Eugène Dipanda
1 Octobre 2007
L'économiste Dominique Strauss-Kahn vient d'être élu à la tête de l'institution.
La nouvelle a été rendue publique vendredi, 28 septembre dernier à Washington. "Le conseil d'administration est tombé d'accord pour offrir à M. Strauss-Kahn le poste de directeur général du Fonds monétaire international (Fmi) pour un mandat de cinq ans", a laissé filtrer un communiqué de presse. La date du 1er novembre 2007 a par ailleurs été retenue pour l'entrée en fonction du nouveau directeur général. Ancien ministre français de l'Economie, Dominique Strauss-Kahn est donc sorti vainqueur de la course. Il était opposé au Russe Josef Tosovsky, ancien gouverneur de la banque centrale tchèque et ancien Premier ministre.
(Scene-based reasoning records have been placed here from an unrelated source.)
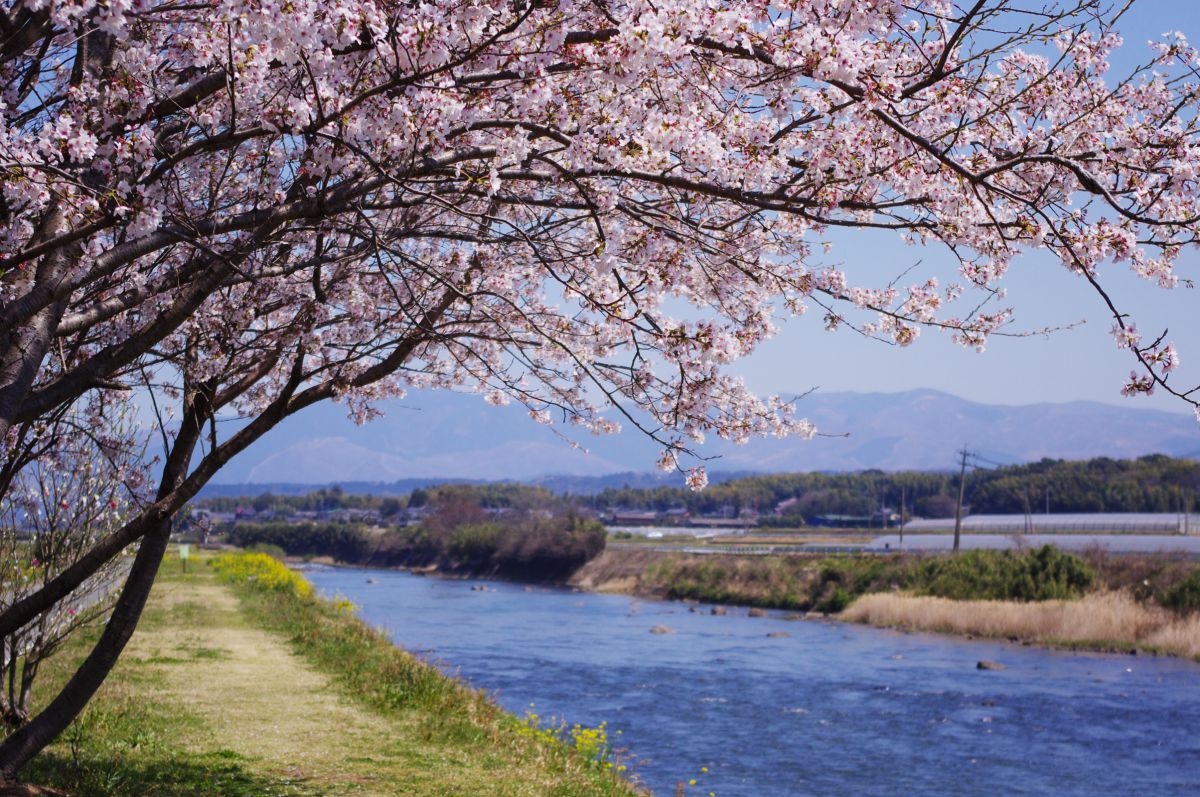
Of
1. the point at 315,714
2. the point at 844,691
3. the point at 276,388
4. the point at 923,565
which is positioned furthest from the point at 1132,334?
the point at 923,565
Avec cette victoire, Dominique Strauss-Kahn devient ainsi le quatrième Français à prendre la tête de l'institution, après Pierre-Paul Schweitzer (1963 - 1973), Jacques de La Rosière (1978-1987) et Michel Camdessus (1987-2000).
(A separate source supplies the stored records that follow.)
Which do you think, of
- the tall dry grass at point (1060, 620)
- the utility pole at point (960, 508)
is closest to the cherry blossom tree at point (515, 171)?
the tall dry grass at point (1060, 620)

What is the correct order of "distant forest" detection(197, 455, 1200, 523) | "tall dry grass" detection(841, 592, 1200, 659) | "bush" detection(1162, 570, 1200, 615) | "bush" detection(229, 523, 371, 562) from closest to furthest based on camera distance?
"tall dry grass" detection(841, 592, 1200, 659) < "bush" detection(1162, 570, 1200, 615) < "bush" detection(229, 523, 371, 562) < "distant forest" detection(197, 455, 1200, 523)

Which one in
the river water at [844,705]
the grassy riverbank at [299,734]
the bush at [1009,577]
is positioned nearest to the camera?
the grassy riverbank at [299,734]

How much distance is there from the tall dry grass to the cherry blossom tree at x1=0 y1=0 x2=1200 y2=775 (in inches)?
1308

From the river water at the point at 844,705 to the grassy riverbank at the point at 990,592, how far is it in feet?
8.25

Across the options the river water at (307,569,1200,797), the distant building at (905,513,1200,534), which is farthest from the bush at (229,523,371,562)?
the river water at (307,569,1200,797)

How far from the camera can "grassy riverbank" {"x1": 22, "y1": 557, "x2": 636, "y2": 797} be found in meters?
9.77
Toutefois, il faut dire que l'économiste français avait les faveurs des pronostics. Et pour cause, malgré leur adversité sur le plan politique, il a été soutenu par le président Nicolas Sarkozy, dont on connaît actuellement l'aura en Europe. L'ensemble des vingt-sept Etats de l'Union européenne, les Etats-Unis, le Japon et le Canada, sont autant de "poids lourds", c'est-à-dire une majorité des voix au Fmi, que le candidat français a réussi à convaincre sur l'opportunité du choix de sa personne. La plupart des pays d'Afrique et même la Chine et le Chili, ont également soutenu la candidature de Dominique Strauss-Kahn. Cependant, jouant à fond le rôle de trouble-fête, la Russie, elle, affirmait que Dominique Strauss-Kahn est un "mauvais" candidat. "Il y a des réformes profondes à apporter au sein de ces institutions et, bien sûr, en finir définitivement avec cette règle qui décide que tel poste est conservé par tel pays ou telle région parce que cela ne reflète pas l'état des forces aujourd'hui dans le monde", avait par ailleurs déclaré Alpha Omar Konaré, le président de la Commission de l'Union africaine. Une position notamment prise par de nombreux autres pays émergents.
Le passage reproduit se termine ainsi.